── SUPPLIED TEXT ──
The Firing Line Forums

Go Back   The Firing Line Forums > The Conference Center > Law and Civil Rights

Reply
 
Thread Tools
Old August 8, 2014, 10:59 AM   #26
KyJim
Senior Member
 
Join Date: July 26, 2005
Location: The Bluegrass
Posts: 7,715
Quote:
Terry still requires a reasonable suspicion of a crime before the officer is allowed to conduct even a cursory search, and that search is ONLY for the limited purpose of determining if the subject is armed. The officer is then entitled to take temporary custody of a sidearm "for officer safety." We agree to that point.
Here, the traffic violation supplies the reason for the stop under Terry. There does not have to be reasonable suspicion of a separate crime to conduct a limited search for weapons during a traffic stop. There does have to be reasonable suspicion a person is armed and dangerous.

Quote:
First, a serial number is not "in plain sight" -- you have to look for it.
───
── RECORDED DATA ──
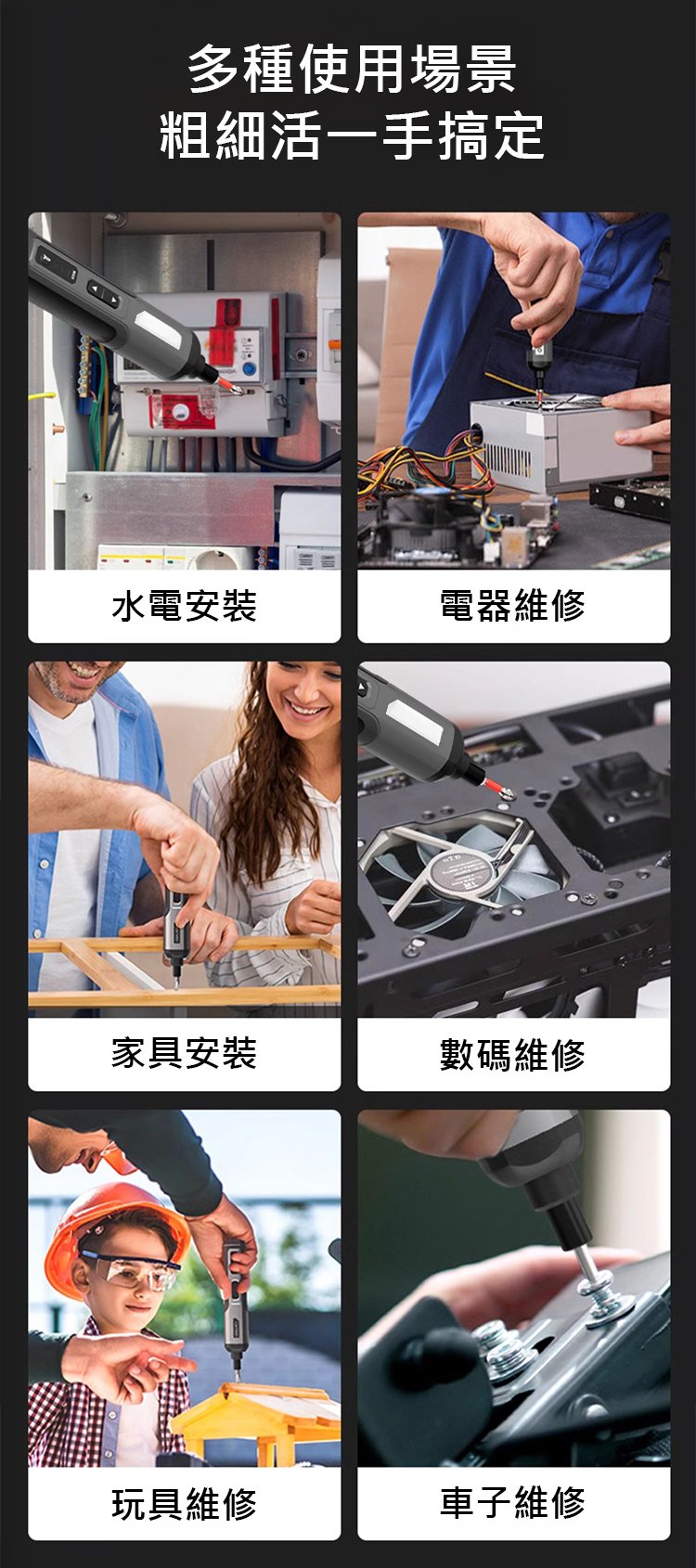 多種使用場景
粗細活一手搞定

水電安裝

電器維修

家具安裝

數碼維修

玩具維修

車子維修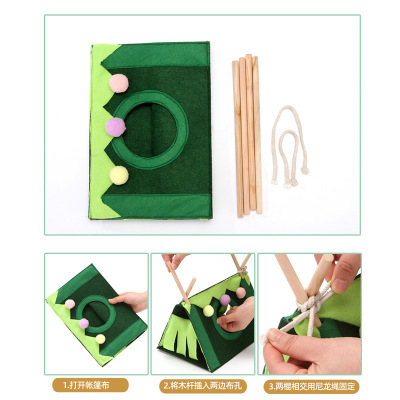 1.打开帐篷布

2.将木杆插入两边布孔

3.两棍相交用尼龙绳固定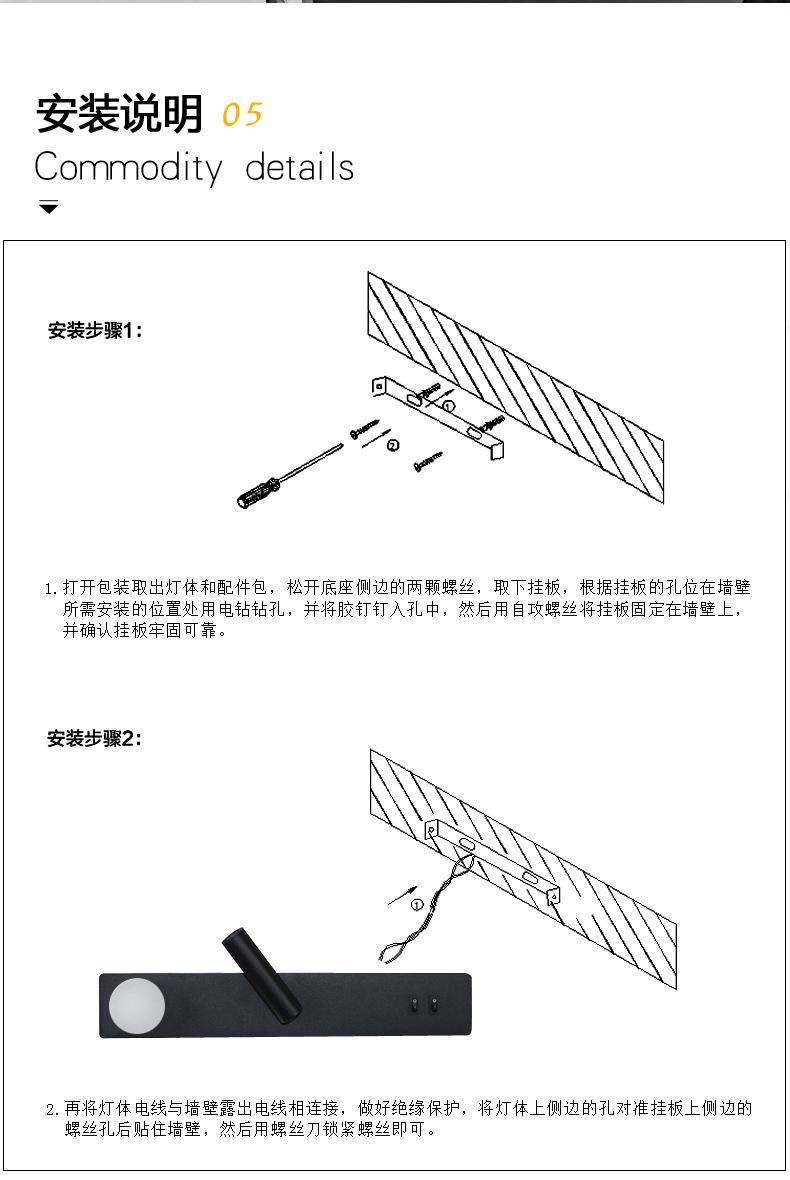 安装说明 05
Commodity details

安装步骤1:

①

②

1. 打开包装取出灯体和配件包，松开底座侧边的两颗螺丝，取下挂板，根据挂板的孔位在墙壁所需安装的位置处用电钻钻孔，并将胶钉钉入孔中，然后用自攻螺丝将挂板固定在墙壁上，并确认挂板牢固可靠。

安装步骤2:

①

2. 再将灯体电线与墙壁露出电线相连接，做好绝缘保护，将灯体上侧边的孔对准挂板上侧边的螺丝孔后贴住墙壁，然后用螺丝刀锁紧螺丝即可。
───
Duplicate the forum post between "Thread Tools" and "look for it.", inclusive. The listing is separate material and is not part of the forum post.

Thread Tools
Old August 8, 2014, 10:59 AM   #26
KyJim
Senior Member
 
Join Date: July 26, 2005
Location: The Bluegrass
Posts: 7,715
Quote:
Terry still requires a reasonable suspicion of a crime before the officer is allowed to conduct even a cursory search, and that search is ONLY for the limited purpose of determining if the subject is armed. The officer is then entitled to take temporary custody of a sidearm "for officer safety." We agree to that point.
Here, the traffic violation supplies the reason for the stop under Terry. There does not have to be reasonable suspicion of a separate crime to conduct a limited search for weapons during a traffic stop. There does have to be reasonable suspicion a person is armed and dangerous.

Quote:
First, a serial number is not "in plain sight" -- you have to look for it.